* **Sobre a tarefa**
Continue o texto noticioso sobre a Baixa de Coimbra, começando logo após a última frase que nele aparece.

* **Excerto para leitura**

PARABÉNS À MARGARIDA

 A Margarida Pimentel comemorou esta semana o seu aniversário e, por isso mesmo, recebeu um ramo de flores. Um pouco em atraso, vamos todos gritar bem alto: PARABÉNS! Bem sei que deveria dizer há quantos anos nasceu, mas, com aquela cara de menina imberbe, corria o risco de não ser levado a sério. Assim sendo, tomei a opção de não dizer. Posso adiantar que a Margarida está a trabalhar na sapataria Teresinha, na Rua Eduardo Coelho, há 24 anos. Continua a amar a Baixa como uma parte de si mesma, mas tem muitas saudades de outros tempos, sobretudo, quando veio laborar para este estabelecimento em que eram 7 funcionários e agora apenas dois dão bem conta do recado.


REABRIU O GAT NO TERREIRO DA ERVA

 No sábado, a notícia no Diário de Coimbra caiu que nem um meteorito no Centro Histórico: “Toxicodependentes perderam Gabinete de apoio na Baixa”. Especulando, será de supor que, tal como quando chove o comerciante que vende guarda-chuvas fica contente e o transeunte sente uma arrelia, também aqui alguém teria chorado e outros cantaram de contentamento. Contra todas as premonições catastróficas, esta organização de apoio e por conta da Cáritas reabriu na terça-feira.

* **Dados de origem**

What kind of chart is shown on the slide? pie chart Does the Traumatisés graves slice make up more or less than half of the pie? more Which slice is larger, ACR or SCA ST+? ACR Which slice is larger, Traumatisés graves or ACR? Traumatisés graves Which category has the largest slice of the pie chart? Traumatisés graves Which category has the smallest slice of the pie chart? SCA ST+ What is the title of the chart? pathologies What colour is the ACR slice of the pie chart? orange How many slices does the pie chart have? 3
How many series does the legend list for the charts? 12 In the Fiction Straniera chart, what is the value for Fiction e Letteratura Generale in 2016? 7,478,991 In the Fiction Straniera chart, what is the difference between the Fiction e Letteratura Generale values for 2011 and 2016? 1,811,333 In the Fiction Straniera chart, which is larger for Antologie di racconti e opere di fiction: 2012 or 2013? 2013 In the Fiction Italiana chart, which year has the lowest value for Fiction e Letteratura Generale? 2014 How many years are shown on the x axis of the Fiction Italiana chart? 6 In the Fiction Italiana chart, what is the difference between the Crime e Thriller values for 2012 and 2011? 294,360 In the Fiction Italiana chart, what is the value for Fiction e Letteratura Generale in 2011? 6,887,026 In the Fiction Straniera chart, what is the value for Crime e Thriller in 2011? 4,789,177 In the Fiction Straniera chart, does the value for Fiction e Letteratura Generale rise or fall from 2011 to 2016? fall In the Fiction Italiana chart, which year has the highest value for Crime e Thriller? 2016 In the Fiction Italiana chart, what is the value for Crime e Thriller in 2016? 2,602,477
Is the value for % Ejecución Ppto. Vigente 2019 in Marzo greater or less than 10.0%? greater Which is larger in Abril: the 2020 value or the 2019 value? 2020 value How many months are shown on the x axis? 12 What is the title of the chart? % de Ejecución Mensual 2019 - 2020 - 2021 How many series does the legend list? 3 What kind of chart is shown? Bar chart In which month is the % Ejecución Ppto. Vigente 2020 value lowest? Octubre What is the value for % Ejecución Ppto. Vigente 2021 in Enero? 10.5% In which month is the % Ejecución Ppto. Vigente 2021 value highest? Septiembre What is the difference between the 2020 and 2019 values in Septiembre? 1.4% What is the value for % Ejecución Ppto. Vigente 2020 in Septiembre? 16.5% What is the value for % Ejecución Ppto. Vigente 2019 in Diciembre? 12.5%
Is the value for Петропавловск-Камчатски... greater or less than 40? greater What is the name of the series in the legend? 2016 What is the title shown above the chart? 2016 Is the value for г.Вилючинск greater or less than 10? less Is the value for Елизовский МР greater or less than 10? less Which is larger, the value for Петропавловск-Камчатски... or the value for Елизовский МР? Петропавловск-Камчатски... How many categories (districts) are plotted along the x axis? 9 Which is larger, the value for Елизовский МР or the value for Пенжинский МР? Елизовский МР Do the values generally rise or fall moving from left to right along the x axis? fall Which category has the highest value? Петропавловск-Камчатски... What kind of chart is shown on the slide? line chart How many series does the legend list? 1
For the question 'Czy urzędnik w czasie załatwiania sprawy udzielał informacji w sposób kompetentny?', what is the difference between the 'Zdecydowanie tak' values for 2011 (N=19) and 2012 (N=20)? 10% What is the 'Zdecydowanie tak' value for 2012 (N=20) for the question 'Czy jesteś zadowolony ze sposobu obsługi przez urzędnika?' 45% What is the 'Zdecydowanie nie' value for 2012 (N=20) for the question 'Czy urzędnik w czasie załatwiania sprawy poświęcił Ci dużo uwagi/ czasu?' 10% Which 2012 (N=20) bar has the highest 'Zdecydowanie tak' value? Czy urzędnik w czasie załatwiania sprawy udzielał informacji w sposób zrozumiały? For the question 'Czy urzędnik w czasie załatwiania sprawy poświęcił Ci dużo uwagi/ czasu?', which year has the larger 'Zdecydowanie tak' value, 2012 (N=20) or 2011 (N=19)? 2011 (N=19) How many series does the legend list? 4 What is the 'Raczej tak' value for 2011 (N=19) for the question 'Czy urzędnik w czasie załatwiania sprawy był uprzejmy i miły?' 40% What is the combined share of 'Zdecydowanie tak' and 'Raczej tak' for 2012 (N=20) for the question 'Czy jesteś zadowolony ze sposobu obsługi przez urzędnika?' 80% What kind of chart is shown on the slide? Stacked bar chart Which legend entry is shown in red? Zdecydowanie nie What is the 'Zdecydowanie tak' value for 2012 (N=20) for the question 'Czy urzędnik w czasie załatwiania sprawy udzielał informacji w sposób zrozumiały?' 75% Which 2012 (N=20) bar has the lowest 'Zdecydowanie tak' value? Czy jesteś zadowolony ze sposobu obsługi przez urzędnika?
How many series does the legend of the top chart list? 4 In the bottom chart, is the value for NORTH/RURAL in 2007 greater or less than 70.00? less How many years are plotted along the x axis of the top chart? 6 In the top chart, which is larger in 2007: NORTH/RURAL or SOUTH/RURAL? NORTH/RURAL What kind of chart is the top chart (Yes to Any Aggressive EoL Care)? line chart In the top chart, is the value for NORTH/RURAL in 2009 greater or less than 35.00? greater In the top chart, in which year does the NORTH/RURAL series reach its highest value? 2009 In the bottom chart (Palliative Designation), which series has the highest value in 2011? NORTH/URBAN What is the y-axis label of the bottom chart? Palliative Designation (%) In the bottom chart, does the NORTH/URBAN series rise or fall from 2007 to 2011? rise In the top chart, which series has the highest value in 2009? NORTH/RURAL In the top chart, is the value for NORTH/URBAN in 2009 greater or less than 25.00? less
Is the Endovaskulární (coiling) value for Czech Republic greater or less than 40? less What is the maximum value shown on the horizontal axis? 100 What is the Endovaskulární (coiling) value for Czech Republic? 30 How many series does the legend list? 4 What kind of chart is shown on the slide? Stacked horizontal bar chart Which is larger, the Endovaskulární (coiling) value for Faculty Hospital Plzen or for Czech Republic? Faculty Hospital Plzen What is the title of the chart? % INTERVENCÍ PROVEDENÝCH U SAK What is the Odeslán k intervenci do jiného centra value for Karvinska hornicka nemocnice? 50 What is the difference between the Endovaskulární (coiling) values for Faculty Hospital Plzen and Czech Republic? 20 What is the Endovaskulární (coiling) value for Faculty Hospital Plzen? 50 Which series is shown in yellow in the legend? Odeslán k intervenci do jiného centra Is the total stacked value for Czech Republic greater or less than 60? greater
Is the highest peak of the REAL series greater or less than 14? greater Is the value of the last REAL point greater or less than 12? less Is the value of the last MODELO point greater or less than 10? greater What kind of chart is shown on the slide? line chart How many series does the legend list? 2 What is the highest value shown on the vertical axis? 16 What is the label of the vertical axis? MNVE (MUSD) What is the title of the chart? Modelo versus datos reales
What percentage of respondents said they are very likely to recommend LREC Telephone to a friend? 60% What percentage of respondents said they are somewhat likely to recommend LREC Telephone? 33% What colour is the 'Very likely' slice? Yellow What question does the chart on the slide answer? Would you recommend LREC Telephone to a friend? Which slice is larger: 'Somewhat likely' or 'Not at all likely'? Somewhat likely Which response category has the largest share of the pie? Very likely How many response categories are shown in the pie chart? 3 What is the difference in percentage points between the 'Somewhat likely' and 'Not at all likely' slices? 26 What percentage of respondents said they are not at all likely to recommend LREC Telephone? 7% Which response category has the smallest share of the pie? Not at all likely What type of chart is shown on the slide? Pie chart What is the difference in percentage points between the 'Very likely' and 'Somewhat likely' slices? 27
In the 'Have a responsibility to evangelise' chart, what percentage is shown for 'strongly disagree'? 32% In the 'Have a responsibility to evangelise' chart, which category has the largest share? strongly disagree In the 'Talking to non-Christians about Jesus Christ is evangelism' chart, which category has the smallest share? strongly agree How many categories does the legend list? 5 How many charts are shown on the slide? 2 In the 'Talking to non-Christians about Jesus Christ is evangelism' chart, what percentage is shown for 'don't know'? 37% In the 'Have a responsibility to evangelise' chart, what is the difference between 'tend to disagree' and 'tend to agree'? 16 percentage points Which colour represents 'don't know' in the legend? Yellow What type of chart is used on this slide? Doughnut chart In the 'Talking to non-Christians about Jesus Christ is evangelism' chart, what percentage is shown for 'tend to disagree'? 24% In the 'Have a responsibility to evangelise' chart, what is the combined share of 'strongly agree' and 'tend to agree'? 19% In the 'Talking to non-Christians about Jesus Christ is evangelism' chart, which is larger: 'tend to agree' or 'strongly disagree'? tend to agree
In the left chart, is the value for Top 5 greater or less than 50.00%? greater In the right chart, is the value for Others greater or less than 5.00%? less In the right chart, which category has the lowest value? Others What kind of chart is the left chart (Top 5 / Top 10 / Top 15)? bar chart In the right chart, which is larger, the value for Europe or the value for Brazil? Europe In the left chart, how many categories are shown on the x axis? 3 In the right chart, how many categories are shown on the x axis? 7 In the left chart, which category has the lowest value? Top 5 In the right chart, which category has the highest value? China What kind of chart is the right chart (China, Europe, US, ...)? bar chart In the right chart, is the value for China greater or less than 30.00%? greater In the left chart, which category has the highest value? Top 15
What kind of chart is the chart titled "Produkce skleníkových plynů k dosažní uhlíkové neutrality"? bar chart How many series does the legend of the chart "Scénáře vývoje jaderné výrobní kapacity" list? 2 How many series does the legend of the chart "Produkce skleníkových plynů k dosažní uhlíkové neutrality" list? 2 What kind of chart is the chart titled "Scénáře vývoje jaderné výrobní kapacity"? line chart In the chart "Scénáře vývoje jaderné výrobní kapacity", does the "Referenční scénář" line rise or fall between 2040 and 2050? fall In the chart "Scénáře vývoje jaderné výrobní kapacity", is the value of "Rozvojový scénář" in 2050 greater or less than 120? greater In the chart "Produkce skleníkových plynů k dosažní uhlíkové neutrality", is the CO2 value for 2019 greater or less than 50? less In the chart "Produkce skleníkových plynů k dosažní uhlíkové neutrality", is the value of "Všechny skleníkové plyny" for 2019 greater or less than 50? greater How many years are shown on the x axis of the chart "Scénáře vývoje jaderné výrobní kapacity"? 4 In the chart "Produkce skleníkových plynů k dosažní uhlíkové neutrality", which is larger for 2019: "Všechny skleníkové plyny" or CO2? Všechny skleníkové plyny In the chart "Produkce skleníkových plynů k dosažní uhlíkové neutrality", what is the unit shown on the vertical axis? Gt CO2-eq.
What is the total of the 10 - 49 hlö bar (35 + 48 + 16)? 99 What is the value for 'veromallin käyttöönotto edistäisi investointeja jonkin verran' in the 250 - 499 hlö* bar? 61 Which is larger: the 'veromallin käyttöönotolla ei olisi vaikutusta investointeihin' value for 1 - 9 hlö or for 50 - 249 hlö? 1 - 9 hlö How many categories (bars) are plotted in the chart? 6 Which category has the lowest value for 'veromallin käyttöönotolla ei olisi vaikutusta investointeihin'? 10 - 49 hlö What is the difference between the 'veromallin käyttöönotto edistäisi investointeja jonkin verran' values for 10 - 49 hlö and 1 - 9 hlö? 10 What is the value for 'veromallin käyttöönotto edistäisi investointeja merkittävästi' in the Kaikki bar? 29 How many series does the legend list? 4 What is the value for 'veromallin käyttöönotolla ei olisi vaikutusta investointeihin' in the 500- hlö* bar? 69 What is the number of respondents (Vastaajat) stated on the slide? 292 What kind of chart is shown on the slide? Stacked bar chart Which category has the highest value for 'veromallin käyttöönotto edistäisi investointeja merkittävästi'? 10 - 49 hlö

* **Resposta**
Quem por aqui calcorreia estes becos e vielas sabe que os operadores comerciais e as forças policiais, na maioria, não veem com bons olhos a instalação desta estrutura importantíssima no apoio aos adictos, nomeadamente toxicodependentes e alcoólicos, aos sem-abrigo e prostitutas. Ou seja, já conhecemos a sua opinião generalizada. E a outra parte, os utentes, já alguém se deu ao trabalho de a escutar? Conheço o “João” –vou chamar-lhe assim que ele não se importa- há muitos e muitos anos. Fosse lá por Karma ou por outra coisa qualquer, a verdade é que este rapaz trocou uma vida, aparentemente dita normalizada onde tinha tudo para ser feliz, por outra sem eira nem beira e a dormir onde calha. Encontrei-o à hora do almoço de terça-feira, junto ao GAT, Gabinete de Apoio a Toxicodependentes, no Terreiro da Erva. Depois do tradicional cumprimento, de supetão, atirei-lhe a pergunta: diz-me lá, João, ao que parece, a Cáritas já reabriu este espaço hoje. O que achas do encerramento?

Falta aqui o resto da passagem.